Отрывок из текста –

Леонардо, написав Лодовико письмо, и не подозревал, какой опасности подвергался. Ведь он осмелился говорить на равных с герцогом, без ложной скромности перечислил свои достоинства, объявил Лодовико, что не уступает никому в любом деле, и предложил подвергнуть себя испытанию.

 Было ли это хвастовством безумца и фантазера? Нет, это, скорее, откровение гения, который мог гордо и смело смотреть в лицо своему всемогущему собеседнику.

Довольный тем впечатлением, которое произвело письмо, Леонардо отправился в гости к братьям Де Предис.

Эванджелиста Де Предис и его брат Амброджо, а также Фоппа и Бергоньоне считались лучшими живописцами Ломбардии. Братья Де Предис часто работали вместе, строго распределив между собой обязанности. Эванджелиста обычно писал фрески и картины для алтарей, Амброджо охотнее обращался к портретам и миниатюрам. Трудолюбивые и сообразительные, они никогда не отказывались от заказов, даже если они были не их жанра. В таком случае они передавали заказы другим художникам, заслужив тем признательность коллег, нуждавшихся в работе. Эти художники становились верными сотрудниками «фирмы братьев Де Предис».

Братство монахов Кончеционе делла Верджине предложило братьям Де Предис написать картину для большой алтарной ниши в церкви Сан Франческо. Центральная часть картины должна была изображать мадонну с двумя младенцами: Христом и Иоанном Крестителем, а по краям – пророков. Будучи людьми скромными и благоразумными, братья решили, что центральную часть картины должен написать маэстро Леонардо.

Ободренный поддержкой герцога, Леонардо отправился к братьям Де Предис, чтобы подробно обсудить, как писать картину. Он задумал написать мадонну не на троне, как было принято всеми художниками, начиная с Чимабуэ, а на фоне фантастических скал. Лучи света озарили бы далекий пейзаж, а ковром для мадонны, как и в его картине «Благовещение», служил бы скромный, удивительный мир трав и цветов.



Такою увидел Леонардо в теплом и матовом свете зеркала прекрасную Чечилию Галлерани.

«Мадонна в гроте»

Результат трудов Леонардо превзошел все ожидания. Традиционная ломбардская живопись, связанная со статичным и довольно архаичным стилем Фоппы, Бергоньоне и братьев де Предис, в сравнении с живописью Леонардо, стала не вчерашним, а позапозавчерашним днем искусства.

В центре картины – мадонна в широком голубом одеянии. Правую руку она положила, словно нежно его обнимая, на плечо Иоанна Крестителя, который, сложив молитвенно руки, преклонил колени перед младенцем Христом, сидящим на земле. Вскинув правую руку и подняв средний и указательный пальцы в знак благословения, Христос смотрит на Иоанна Крестителя, а мадонна простерла левую руку над его головой. Ангел, отведший глаза от этой сцены, служит как бы связующим звеном между персонажами картины и зрителями.

Сама мадонна сидит, опустив глаза и словно обнимает единым взглядом обоих младенцев. Эта слитность подчеркивается треугольным расположением мадонны и двух малышей. Все персонажи точно вписываются в окружность.

Исходные данные –
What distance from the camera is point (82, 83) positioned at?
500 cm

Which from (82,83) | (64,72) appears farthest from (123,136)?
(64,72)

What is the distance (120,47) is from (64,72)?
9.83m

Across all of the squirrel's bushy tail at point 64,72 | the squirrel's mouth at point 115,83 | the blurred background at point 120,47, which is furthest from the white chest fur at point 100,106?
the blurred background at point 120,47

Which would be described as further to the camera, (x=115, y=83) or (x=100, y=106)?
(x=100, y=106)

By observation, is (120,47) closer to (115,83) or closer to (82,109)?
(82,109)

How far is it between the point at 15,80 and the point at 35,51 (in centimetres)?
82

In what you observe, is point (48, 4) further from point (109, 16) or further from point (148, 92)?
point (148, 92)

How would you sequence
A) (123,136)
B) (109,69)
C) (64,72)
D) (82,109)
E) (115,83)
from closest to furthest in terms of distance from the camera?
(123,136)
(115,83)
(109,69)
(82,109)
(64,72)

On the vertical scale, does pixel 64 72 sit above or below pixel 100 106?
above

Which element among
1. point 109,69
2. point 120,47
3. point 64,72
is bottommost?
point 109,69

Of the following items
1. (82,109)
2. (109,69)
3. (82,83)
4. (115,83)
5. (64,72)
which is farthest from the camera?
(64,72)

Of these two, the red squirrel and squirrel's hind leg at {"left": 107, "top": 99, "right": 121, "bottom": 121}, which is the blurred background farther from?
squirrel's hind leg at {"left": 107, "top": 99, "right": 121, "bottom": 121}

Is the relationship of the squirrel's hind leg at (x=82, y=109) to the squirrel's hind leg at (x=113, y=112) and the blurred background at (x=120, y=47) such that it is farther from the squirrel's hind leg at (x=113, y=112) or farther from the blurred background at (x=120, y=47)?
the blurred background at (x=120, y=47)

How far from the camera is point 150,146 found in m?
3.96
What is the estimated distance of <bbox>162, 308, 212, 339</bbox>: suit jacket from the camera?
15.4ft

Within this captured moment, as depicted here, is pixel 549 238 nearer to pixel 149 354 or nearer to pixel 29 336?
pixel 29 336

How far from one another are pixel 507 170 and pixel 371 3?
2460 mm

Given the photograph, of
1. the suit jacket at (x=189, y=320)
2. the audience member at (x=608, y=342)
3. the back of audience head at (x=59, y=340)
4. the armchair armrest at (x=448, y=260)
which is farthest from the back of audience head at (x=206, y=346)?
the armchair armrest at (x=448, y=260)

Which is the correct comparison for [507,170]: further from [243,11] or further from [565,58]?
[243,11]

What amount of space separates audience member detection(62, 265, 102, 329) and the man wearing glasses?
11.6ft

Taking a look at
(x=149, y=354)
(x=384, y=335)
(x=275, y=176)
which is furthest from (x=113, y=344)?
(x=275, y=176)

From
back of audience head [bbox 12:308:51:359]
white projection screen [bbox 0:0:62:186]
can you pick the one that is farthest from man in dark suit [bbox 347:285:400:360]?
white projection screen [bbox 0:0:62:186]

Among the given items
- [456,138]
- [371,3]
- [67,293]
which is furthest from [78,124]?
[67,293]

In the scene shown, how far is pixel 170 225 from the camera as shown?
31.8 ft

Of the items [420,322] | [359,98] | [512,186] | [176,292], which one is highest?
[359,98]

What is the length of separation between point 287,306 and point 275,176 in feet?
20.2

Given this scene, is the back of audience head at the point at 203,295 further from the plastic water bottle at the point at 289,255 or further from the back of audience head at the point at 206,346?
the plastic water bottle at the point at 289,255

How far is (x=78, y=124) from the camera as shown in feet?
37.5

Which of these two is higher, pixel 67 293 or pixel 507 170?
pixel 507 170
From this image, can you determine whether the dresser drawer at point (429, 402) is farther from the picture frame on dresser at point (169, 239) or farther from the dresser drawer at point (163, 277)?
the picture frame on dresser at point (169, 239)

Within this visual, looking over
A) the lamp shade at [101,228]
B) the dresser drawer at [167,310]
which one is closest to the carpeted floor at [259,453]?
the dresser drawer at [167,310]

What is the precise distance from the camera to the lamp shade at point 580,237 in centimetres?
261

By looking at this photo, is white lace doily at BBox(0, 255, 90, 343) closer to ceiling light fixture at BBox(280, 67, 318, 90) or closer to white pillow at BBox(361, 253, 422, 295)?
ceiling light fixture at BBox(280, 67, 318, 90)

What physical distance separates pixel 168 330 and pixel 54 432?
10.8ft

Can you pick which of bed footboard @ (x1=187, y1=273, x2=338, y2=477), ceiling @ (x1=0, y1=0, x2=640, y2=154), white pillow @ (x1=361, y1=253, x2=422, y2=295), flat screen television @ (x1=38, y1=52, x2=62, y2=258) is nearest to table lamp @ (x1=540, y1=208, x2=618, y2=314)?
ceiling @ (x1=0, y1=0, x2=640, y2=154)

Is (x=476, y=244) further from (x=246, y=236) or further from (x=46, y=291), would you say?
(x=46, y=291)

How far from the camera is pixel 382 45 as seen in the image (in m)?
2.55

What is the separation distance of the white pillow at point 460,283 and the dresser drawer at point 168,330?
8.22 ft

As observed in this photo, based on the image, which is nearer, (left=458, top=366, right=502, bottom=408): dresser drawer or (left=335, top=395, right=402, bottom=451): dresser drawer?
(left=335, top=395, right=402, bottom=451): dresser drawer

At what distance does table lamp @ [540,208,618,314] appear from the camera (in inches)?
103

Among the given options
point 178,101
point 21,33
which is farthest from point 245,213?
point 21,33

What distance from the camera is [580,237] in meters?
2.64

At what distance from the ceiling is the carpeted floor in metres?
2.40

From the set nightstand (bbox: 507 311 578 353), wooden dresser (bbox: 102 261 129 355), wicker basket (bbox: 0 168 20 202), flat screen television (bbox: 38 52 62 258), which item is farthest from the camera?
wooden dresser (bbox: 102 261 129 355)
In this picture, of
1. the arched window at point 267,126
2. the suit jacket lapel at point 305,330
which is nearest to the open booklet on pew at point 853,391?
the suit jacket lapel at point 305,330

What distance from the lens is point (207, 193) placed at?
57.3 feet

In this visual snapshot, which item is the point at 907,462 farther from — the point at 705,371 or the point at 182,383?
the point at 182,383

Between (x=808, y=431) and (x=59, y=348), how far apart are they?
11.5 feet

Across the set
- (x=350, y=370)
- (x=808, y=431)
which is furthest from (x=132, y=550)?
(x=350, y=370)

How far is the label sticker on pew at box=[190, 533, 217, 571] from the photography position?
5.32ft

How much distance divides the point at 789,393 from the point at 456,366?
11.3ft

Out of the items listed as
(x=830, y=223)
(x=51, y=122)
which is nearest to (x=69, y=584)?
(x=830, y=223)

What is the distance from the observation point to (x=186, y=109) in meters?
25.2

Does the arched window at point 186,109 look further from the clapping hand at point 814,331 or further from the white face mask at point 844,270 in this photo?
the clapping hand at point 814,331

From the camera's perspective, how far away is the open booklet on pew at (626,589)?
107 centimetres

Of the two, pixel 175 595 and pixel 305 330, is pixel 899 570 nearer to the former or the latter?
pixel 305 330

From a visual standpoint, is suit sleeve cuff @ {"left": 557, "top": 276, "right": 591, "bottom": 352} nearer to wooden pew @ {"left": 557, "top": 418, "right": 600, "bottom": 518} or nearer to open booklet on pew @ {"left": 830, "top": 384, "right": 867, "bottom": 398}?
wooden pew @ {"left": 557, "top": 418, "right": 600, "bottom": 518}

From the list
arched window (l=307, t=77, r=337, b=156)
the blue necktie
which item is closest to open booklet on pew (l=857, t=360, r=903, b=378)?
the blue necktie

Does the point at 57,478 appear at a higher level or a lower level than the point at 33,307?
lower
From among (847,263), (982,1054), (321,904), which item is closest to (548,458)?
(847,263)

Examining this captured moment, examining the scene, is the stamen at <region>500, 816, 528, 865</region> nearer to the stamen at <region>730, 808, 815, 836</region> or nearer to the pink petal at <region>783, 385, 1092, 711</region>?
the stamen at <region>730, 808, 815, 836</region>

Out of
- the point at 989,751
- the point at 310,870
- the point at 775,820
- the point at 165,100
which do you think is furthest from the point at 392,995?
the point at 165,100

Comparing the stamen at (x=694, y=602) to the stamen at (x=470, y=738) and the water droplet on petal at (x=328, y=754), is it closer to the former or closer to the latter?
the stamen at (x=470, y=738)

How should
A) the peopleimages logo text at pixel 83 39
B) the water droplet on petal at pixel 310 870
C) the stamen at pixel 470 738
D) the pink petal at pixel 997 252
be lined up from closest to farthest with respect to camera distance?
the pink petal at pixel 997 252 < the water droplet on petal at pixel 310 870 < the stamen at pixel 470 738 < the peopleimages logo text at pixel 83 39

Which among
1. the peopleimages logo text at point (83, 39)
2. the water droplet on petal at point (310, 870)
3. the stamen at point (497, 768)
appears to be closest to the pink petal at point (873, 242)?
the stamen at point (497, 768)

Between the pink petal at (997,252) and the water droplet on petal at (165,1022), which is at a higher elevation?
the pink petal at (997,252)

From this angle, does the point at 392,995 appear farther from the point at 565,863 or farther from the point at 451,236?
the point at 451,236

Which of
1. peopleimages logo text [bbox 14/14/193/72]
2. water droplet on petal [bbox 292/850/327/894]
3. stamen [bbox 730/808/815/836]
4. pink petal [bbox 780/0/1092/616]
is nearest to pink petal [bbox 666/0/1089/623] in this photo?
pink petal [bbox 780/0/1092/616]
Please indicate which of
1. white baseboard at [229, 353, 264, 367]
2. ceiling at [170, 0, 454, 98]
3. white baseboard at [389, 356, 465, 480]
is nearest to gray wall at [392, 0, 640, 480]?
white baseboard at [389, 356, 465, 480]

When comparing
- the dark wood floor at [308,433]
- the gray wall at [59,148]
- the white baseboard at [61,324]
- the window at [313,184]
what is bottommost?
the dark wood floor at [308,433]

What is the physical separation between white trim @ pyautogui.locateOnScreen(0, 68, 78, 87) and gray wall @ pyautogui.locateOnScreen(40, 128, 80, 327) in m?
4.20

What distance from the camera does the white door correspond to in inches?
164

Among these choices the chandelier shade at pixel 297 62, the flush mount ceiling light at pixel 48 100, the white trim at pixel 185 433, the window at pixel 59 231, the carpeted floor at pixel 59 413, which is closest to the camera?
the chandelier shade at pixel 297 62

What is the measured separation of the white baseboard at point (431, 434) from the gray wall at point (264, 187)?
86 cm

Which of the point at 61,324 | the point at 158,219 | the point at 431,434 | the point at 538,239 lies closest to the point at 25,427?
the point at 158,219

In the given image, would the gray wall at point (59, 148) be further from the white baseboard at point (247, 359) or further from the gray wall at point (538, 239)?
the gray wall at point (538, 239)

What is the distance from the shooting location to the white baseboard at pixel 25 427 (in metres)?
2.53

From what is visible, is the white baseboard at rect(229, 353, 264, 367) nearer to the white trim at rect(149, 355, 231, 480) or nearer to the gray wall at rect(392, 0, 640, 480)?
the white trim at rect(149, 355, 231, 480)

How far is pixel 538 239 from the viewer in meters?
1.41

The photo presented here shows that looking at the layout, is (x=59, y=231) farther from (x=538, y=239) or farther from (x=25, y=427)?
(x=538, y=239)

Задания –
#1 Какие жанры, согласно отрывку о Леонардо, предпочитал Амброджо Де Предис?
#2 Верните дословно часть отрывка о Леонардо, начиная со слов «В центре картины» и заканчивая словами «картины и зрителями.».
Опирайтесь только на отрывок о Леонардо, а не на строки.

Результаты –
#1 Портреты и миниатюры.

#2
В центре картины – мадонна в широком голубом одеянии. Правую руку она положила, словно нежно его обнимая, на плечо Иоанна Крестителя, который, сложив молитвенно руки, преклонил колени перед младенцем Христом, сидящим на земле. Вскинув правую руку и подняв средний и указательный пальцы в знак благословения, Христос смотрит на Иоанна Крестителя, а мадонна простерла левую руку над его головой. Ангел, отведший глаза от этой сцены, служит как бы связующим звеном между персонажами картины и зрителями.